Overall, both Mike and I think bacteria, viruses and other organisms are dramatically understudied as drivers of chronic disease. We dream of a global effort in which a tremendous amount of funding, resources, and brain power are dedicated to the study of the human pathogens and pathobionts already implicated in chronic disease. We should be studying pathogens like Epstein Barr Virus, HHV6, and Pgingivalis etc., with the same urgency and funding as COVID-19. However, such a global effort (similar to the Moon Shot or Manhattan Project) would require a paradigm shift in how the scientific & medical communities think. At the moment, too many PhDs and MDs were educated by textbooks that (incorrectly) claim the blood and brain are sterile. Science education must be updated to include more recent data on organisms’ activity in body sites outside the gut. Mike and I hope that younger researchers are willing to become “warriors” in pushing this paradigm shift forward.

When it comes to implicating persistent pathogens in chronic disease, a barrier that both Mike and I note is that many such pathogens are not easily identified in the blood.
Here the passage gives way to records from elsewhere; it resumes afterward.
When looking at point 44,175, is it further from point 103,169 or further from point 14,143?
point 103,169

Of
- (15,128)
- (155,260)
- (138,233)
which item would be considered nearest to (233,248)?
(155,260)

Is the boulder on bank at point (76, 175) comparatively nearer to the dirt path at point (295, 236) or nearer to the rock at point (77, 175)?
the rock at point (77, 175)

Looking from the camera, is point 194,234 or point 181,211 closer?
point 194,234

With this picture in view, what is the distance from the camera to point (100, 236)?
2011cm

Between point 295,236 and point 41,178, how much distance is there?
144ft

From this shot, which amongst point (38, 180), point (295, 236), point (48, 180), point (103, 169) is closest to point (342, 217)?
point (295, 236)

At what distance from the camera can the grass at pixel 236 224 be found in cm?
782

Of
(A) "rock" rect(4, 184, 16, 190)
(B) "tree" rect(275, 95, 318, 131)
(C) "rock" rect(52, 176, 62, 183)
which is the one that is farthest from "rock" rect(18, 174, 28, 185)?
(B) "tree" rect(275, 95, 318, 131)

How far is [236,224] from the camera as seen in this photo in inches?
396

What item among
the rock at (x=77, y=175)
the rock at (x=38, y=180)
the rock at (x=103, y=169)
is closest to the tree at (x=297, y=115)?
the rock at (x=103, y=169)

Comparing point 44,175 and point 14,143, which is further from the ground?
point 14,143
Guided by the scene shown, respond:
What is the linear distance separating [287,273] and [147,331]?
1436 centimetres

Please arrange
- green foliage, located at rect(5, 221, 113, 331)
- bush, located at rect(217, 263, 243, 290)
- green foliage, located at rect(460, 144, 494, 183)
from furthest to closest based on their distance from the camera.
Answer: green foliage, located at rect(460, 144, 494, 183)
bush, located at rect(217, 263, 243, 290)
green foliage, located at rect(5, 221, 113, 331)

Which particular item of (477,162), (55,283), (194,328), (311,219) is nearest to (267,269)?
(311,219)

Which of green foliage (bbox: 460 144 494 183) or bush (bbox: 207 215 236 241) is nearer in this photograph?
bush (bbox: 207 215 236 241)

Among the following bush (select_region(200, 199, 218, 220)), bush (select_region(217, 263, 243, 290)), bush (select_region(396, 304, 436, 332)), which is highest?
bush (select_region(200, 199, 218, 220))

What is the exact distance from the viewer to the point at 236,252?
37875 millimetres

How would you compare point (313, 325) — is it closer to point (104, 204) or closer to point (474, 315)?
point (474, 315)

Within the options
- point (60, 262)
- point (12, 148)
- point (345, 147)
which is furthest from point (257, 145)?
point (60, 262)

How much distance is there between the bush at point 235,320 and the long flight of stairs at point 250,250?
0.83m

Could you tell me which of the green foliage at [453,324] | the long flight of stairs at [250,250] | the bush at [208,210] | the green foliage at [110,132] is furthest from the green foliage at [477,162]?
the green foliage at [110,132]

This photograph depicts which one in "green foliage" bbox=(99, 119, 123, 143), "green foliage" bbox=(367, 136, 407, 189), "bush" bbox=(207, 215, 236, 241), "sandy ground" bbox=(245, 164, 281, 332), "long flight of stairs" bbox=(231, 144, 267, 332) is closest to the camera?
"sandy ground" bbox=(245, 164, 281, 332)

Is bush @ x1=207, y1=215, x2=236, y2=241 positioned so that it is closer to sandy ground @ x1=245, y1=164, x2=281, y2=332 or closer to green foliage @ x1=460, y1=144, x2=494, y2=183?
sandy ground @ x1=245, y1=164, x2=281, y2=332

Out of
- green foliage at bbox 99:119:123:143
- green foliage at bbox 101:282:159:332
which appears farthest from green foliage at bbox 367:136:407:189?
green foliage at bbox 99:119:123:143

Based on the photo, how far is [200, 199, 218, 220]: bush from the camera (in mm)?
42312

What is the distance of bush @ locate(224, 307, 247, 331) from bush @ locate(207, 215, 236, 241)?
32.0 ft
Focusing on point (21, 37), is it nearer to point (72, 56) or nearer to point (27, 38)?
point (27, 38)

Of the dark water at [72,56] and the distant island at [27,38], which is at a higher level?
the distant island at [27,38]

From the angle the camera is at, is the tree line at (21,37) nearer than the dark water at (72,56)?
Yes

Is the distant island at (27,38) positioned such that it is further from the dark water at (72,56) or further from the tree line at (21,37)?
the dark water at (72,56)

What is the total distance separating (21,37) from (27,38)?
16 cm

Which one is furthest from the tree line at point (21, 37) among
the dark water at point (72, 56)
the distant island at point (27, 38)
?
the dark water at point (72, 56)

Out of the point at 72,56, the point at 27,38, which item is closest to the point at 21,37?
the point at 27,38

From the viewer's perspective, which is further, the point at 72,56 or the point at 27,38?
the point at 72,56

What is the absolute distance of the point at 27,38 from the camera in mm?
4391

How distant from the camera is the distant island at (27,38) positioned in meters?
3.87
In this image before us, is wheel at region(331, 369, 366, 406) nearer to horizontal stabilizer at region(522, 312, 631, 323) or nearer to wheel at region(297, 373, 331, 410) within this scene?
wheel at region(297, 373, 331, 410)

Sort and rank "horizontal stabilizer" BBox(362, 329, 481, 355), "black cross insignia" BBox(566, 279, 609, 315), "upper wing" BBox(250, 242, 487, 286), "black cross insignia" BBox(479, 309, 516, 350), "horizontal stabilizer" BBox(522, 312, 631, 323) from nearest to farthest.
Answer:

Consequently, we need to keep perfecting tools and methods that allow identification of these pathogens in other body sites, including tissues and nerves. Also, persistent pathogens are often present in low quantities (low biomass) but may still drive chronic disease processes. In other words, “quality” (what a pathogen does) often matters more than “quantity” (how much pathogen is present). A good example of this is how oral pathogen P.gingivalis can drive periodontitis progression even when it’s present in very low amounts in an oral biofilm.

Mike and I talk about COVID-19, and both of us are somewhat frustrated that most drug development and attention is focused on late-stage COVID-19 (when patients are already in the ICU). We hope that efforts grow to better combat the virus in early-stage disease, when viral load is lower. We are even interested in strategies – both pharmacological and nutritional – that might prevent people from getting a bad case of COVID-19 in the first place (preventative medicine).

In fact, we both think that disease prevention (predictive and preventative medicine) is the future. Mike hopes that one day, most of the pathogens and organisms capable of contributing to chronic disease processes can be “mapped” along with other associated immune parameters, diet metrics, and aging biomarkers. We would have personalized testing that can indicate what pathogens/microbes might become problematic for a given person over time. Then we could intervene early with immunotherapies, antivirals, antimicrobials, vaccines, or other therapeutics to stop many chronic diseases processes from occurring in the first place – possibly allowing people to live longer and healthier lives.